Parfois, le succès ne fut pas au rendez-vous. On a beau y penser très fort, le bon numéro ne sort pas forcément. Sagan prenait les échecs d'auteur dramatique comme les revers de casino, avec respect pour les caprices de la banque et du ciel. Il faut bien perdre un peu, pour mieux savourer la gagne du lendemain. Qui ne l'a pas vue "récupérer" en quelques quarts d'heure les pertes de toute une nuit ne peut comprendre comme c'est joyeux de narguer le sort.

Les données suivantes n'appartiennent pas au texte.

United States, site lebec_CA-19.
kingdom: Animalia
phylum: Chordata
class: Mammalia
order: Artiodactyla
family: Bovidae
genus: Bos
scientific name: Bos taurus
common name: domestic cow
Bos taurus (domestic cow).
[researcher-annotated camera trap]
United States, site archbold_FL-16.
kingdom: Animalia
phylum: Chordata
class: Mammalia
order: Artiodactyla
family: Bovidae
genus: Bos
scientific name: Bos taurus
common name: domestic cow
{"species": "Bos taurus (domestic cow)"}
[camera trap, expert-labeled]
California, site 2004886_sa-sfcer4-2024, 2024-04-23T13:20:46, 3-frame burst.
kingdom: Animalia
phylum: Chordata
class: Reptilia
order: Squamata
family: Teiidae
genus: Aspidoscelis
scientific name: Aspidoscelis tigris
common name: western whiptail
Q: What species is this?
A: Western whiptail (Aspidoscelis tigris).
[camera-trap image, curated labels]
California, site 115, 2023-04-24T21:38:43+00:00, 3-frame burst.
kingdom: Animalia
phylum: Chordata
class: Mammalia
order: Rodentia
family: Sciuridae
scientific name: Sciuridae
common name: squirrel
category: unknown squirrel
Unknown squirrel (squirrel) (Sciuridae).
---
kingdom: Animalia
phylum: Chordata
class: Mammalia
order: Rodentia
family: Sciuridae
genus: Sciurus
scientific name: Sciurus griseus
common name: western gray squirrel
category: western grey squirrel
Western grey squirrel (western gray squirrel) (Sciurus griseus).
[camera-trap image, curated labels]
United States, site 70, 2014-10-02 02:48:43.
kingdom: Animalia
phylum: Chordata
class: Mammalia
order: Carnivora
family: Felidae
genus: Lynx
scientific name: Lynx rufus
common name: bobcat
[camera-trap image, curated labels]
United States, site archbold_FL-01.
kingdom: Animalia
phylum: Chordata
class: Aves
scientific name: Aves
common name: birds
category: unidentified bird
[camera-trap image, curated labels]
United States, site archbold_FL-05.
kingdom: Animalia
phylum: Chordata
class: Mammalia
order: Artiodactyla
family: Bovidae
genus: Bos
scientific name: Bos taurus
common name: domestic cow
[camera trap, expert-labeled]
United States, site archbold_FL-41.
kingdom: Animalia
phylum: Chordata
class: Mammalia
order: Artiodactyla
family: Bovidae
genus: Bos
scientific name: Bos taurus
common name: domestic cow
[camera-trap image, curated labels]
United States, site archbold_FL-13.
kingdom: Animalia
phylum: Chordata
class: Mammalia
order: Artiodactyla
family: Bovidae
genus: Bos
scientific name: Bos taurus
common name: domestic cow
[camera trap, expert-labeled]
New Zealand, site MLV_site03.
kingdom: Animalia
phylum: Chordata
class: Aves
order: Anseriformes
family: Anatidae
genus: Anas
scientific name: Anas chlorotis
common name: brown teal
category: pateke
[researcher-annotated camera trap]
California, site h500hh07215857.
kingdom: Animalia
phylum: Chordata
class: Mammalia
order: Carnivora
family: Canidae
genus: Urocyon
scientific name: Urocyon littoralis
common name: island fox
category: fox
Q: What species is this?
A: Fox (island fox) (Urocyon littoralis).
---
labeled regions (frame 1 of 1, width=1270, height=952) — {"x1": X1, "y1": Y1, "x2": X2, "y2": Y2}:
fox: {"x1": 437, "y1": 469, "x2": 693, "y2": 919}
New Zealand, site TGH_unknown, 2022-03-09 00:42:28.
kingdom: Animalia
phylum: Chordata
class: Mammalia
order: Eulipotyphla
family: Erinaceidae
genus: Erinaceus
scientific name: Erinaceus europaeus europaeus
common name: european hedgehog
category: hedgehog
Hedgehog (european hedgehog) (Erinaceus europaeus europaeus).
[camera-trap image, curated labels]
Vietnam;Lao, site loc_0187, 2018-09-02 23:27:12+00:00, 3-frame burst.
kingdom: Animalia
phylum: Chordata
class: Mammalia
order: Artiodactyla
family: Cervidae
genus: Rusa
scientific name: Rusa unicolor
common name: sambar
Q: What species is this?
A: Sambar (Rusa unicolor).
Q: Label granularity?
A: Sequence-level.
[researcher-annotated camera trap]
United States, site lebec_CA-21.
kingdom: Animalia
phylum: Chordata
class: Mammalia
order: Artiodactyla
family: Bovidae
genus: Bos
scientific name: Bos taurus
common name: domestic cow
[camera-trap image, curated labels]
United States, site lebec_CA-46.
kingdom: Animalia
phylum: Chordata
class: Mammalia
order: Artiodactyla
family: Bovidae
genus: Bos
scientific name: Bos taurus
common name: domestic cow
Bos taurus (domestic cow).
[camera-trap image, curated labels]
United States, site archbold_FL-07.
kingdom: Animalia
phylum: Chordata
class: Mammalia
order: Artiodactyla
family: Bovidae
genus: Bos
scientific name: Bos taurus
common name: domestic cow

Le risque l'attirait plus que tout. Et qu'il fût partagé par une équipe d'amis renforçait son excitation. Le don de soi et la folie des comédiens avaient tout pour la séduire. Peu d'écrivains ont peint avec autant d'estime attendrie cette autre pièce maîtresse du petit monde saganien qu'est l'actrice mûrissante : Marie Bell, Juliette Gréco (dans Bonheur impair et passe), Danielle Darrieux (dans La Robe mauve de Valentine). C'est encore d'une théâtreuse qu'elle fera le portrait dans un de ses derniers romans, Le Miroir égaré (Plon, 1996).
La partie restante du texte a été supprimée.